Temps are about 65, humidity 40-60% They are hanging now. I was thinking of drying in my attic, it seems dry up there, and the temp floats in which is good. The lights are off by the way, and no fans are on.


----------



## OGKushman (Mar 19, 2011)

too cold. Temps need to be above 75. At 65 they may mold and will take 10+ days to dry


----------



## tryguy2011 (Mar 19, 2011)

So i'll go attic.


----------



## 420_Osborn (Mar 20, 2011)

what about drying in a room thats around 70?


----------



## OGKushman (Mar 20, 2011)

anything below 75 will dry slowly and possibly rot or mold above 85 will affect potency

happy smokin!


----------



## 420_Osborn (Mar 20, 2011)

Thanks for that info!!!


----------



## StoneyBud (Mar 20, 2011)

One of the most important parts of drying your crop well is air circulation. The whole point of the drying process is to get the entire plant dry, not just the outside branches.

Separating the branches so that air movement can get around every single branch is very important. 

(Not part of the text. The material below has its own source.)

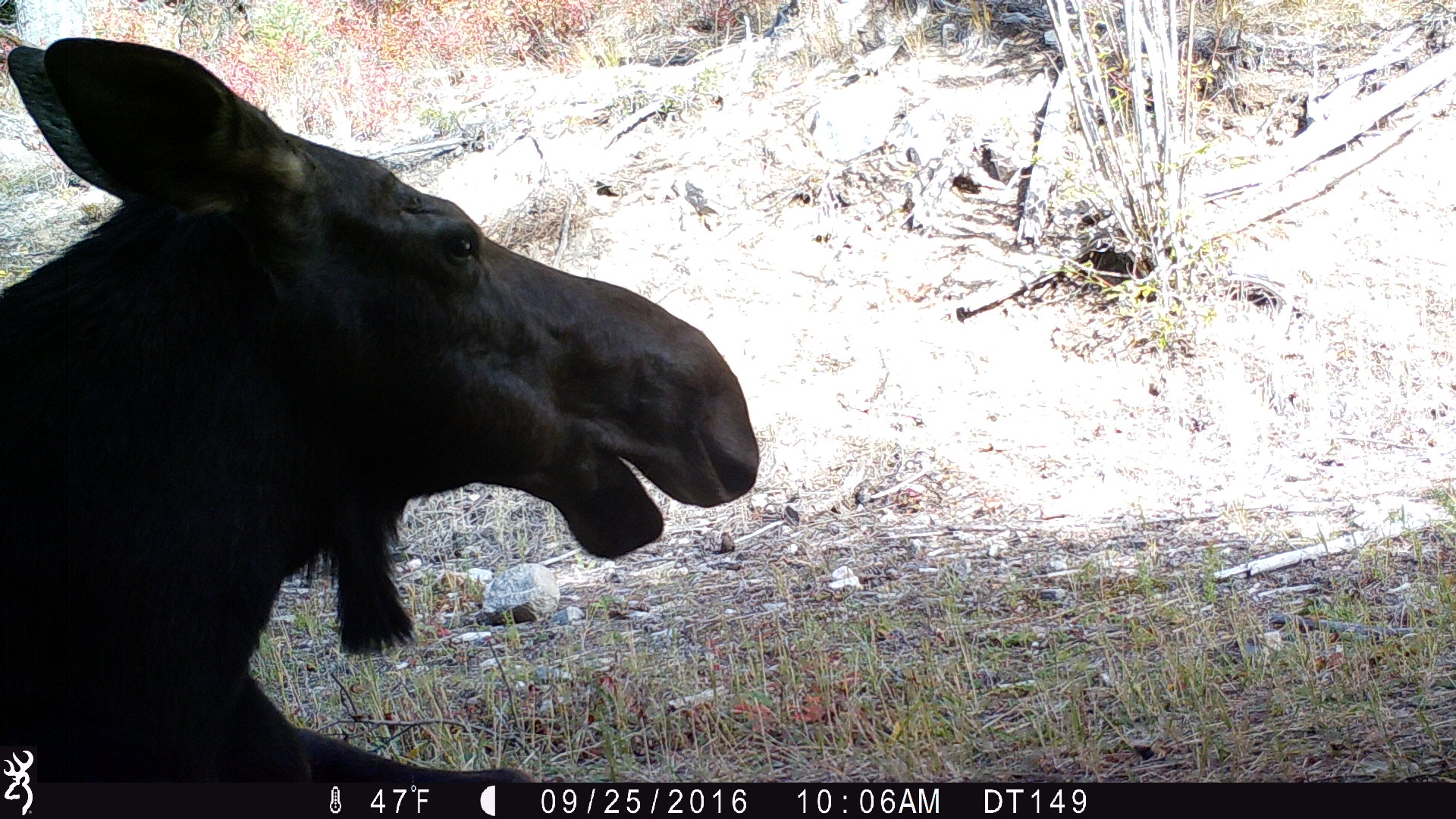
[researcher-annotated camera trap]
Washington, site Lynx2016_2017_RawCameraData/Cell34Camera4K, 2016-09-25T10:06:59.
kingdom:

Having enough air moving to actually move the hanging branches just a little will ensure good drying.

I do this for 7 days. At the end of 7 days, I can just snap a branch base. That's when I consider it dry enough to cure without worry of molding. 

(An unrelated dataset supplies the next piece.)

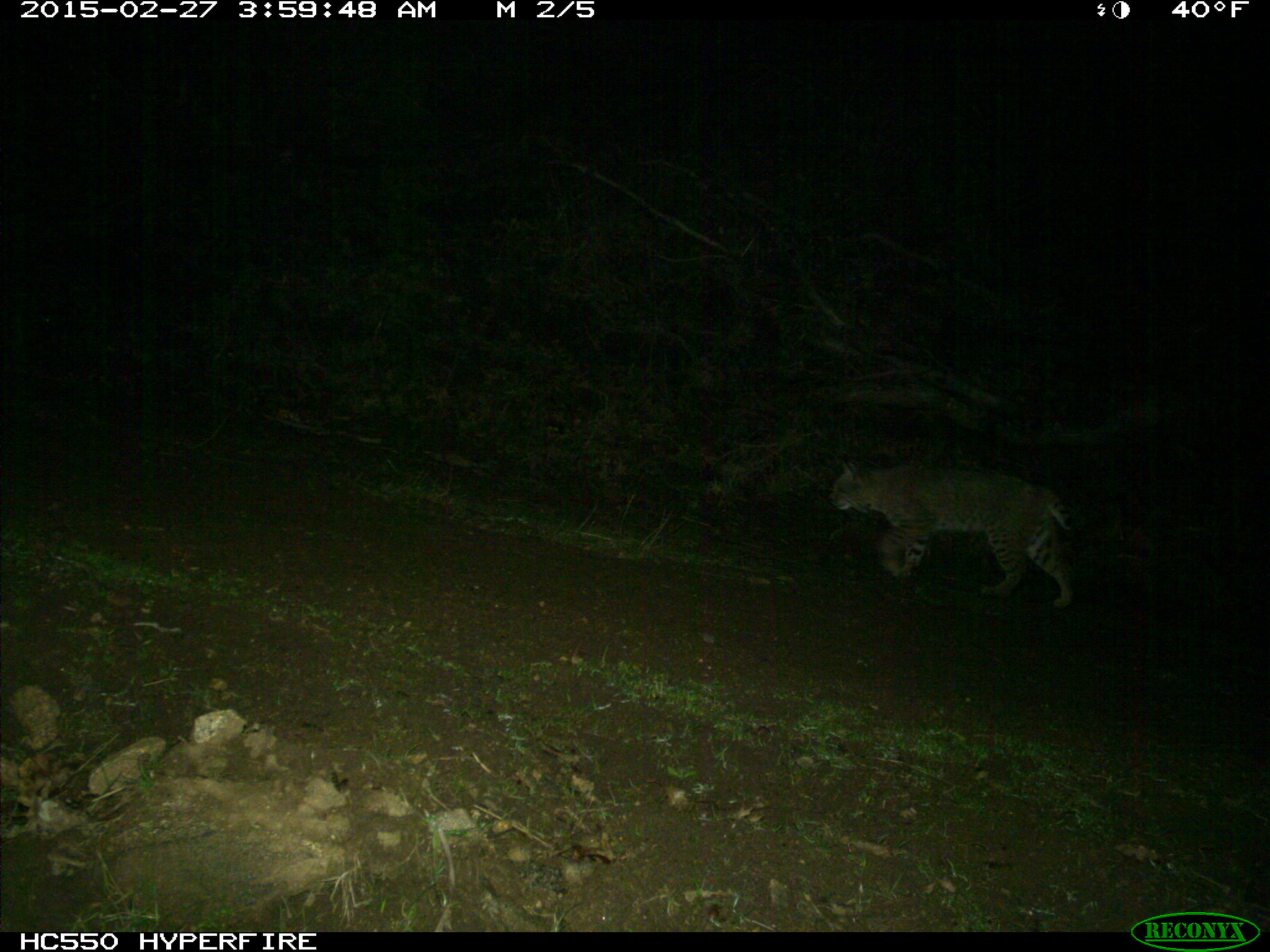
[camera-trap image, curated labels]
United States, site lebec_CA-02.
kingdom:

Too dry and it'll make your crop harsh to smoke. 

Not enough drying and you risk losing the entire crop to mold.


----------



## rotten_socks420 (Mar 20, 2011)

Yea you deff need circulation, im not pro about the temp or anything but I kno circulation is key so you arnt adding moisture to the air just for the plant to suck it right back up.


----------



## 4u2sm0ke (Mar 20, 2011)

yep yep..I agree on air movement,,,,not so much on the lower temps realy being as bad as said...Ive dryied at 60f just takes a bit longer to dry..

take care and be safe


----------



## 420_Osborn (Mar 20, 2011)

4u2sm0ke said:
			
		

> yep yep..I agree on air movement,,,,not so much on the lower temps realy being as bad as said...I*ve dryied at 60f just takes a bit longer to dry..*
> 
> take care and be safe



I like to hear that...I think I'll just put up more fans next time rather than a heater.


----------



## OGKushman (Mar 20, 2011)

just make sure your plants are dry by ~7 days any longer and any spores that found their way to buds may start mycelium growth.


----------



## 420_Osborn (Mar 20, 2011)

I love this place


----------



## Gartner (Apr 13, 2011)

tryguy2011 said:
			
		

> Temps are about 65, humidity 40-60% They are hanging now. I was thinking of drying in my attic, it seems dry up there, and the temp floats in which is good. The lights are off by the way, and no fans are on.



Drying can be done in room temperature, Allow air-circulation..
Or you may get pungent smell..
Also you can check it whether its full y dried by crushing it with your thumbs, so that there should not be any moisture content...


----------